Prompt 1: Translate this sentence from the MacOS Agent deployment guide into Spanish: "No additional installations are required as the code is designed to work with MacOS's built-in Python version and standard libraries."
Prompt 2: From the MacOS Agent deployment guide, reproduce the passage starting at "git clone https://github.com/rainchen/MacOS-Agent.git" and running up to and including "and standard libraries.".

Document extract Block Start

Deployment Steps Summary:

The agent is compatible with both locally-hosted instances of the Dify platform (cloud-hosted not tested).

  1. Clone the Repository
  2. Start the Agent Server
  3. Import Chatbot Configuration
  4. Configure the Chatbot
  5. Publish the Chatbot

Deployment Step by Step

Step 1: Clone the Repository

git clone https://github.com/rainchen/MacOS-Agent.git

File list:

  • README.md: This documentation file
  • macos_agent_server.py: Script to run the macOS Agent Server
  • MacOS Agent.yml: Configuration file for importing into Dify as a Chatbot app
  • knowledge.md: File for extending the Agent's knowledge
  • test.sh: Script for running test cases to verify agent server functionality

Step 2: Start the Agent Server

No additional installations are required as the code is designed to work with MacOS's built-in Python version and standard libraries.

python macos_agent_server.py --port 8088 --apikey "a-secret-key" --debug

Arguments:

  • --port: Port number for the server
  • --apikey: API key for authorization
  • --debug: Optional; enables detailed logging

Note: Ensure the server is only run on a Mac you have control rights to, and never expose the --apikey publicly.

Step 3: Import the Chatbot DSL YAML

Navigate to the Dify Studio homepage, click "Import DSL file" and select "MacOS Agent.yml" file from the cloned repository.

Step 4: Configure the Chatbot

Configure the Code:config node with details such as the agent API endpoint, API key, and script timeout. Also, set the LLM models for the LLM:get_script and LLM:reply nodes.

Here is the example config for Code:config node:

"agent_api_endpoint": "http://host.docker.internal:8088",
"agent_api_key": "a-secret-key",
"script_timeout": 60

Options explain:

  • agent_api_endpoint: when Dify is deployed using docker-compose, port is same as --port, e.g.: :8080, http://host.docker.internal:8088
  • agent_api_key: same as --apikey used in [start agent server], e.g.: a-secret-key
  • script_timeout: control max executing time of a script, 60 seconds recommend

Step 5: Publish the Chatbot

Click "Publish" and then "Update" to make the chatbot live.

demo-4

How to Use

After publishing, click [Run App] to open the Chatbot web view, input your goals, and refer to the "Use Cases" section for guidance.

Recommended to run Embed on website and install Dify Chatbot Chrome Extension, so that you can activate the Agent on any page.

Document extract Block End
Data section Block Start

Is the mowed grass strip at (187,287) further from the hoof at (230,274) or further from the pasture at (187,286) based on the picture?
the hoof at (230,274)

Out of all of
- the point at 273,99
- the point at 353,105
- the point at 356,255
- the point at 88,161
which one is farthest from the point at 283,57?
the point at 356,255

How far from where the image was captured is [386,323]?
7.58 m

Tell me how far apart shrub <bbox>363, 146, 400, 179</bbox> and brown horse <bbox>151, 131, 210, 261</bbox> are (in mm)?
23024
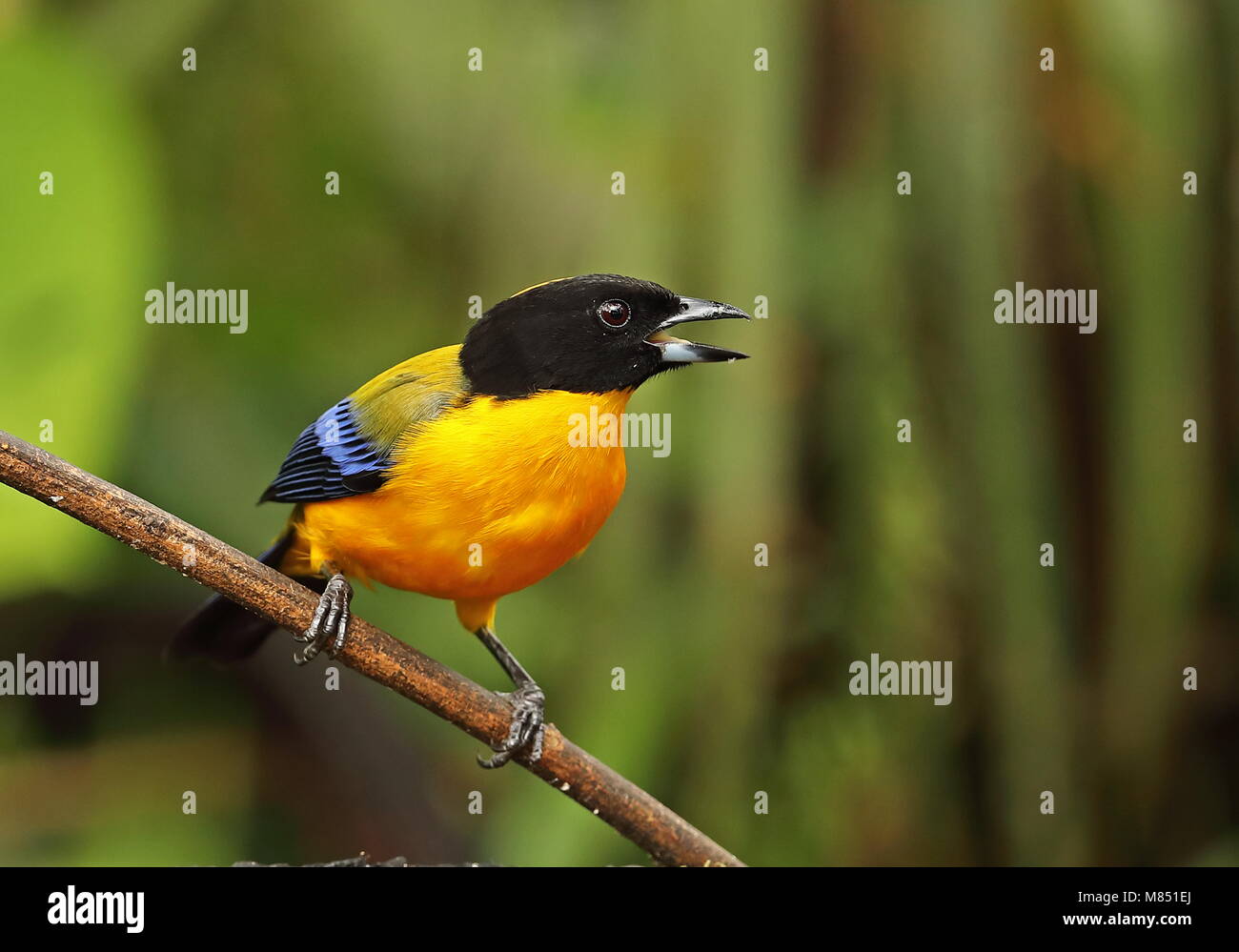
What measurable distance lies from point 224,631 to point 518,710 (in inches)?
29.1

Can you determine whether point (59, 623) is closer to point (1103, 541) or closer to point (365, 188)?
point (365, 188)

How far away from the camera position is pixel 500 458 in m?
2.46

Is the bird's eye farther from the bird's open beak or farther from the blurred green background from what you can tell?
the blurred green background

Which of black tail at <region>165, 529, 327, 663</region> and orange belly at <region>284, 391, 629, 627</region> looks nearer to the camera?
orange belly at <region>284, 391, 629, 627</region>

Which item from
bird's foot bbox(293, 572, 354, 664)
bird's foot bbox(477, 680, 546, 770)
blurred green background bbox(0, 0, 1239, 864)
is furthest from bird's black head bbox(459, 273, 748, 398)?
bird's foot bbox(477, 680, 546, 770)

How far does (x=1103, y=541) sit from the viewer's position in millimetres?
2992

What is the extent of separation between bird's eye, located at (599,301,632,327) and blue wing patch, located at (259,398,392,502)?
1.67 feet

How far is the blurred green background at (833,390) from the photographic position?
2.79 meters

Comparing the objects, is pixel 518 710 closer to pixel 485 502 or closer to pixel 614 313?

Data section Block End

Task response 1: No se requieren instalaciones adicionales, ya que el código está diseñado para funcionar con la versión de Python integrada en MacOS y con las bibliotecas estándar.

Task response 2:
git clone https://github.com/rainchen/MacOS-Agent.git

File list:

  • README.md: This documentation file
  • macos_agent_server.py: Script to run the macOS Agent Server
  • MacOS Agent.yml: Configuration file for importing into Dify as a Chatbot app
  • knowledge.md: File for extending the Agent's knowledge
  • test.sh: Script for running test cases to verify agent server functionality

Step 2: Start the Agent Server

No additional installations are required as the code is designed to work with MacOS's built-in Python version and standard libraries.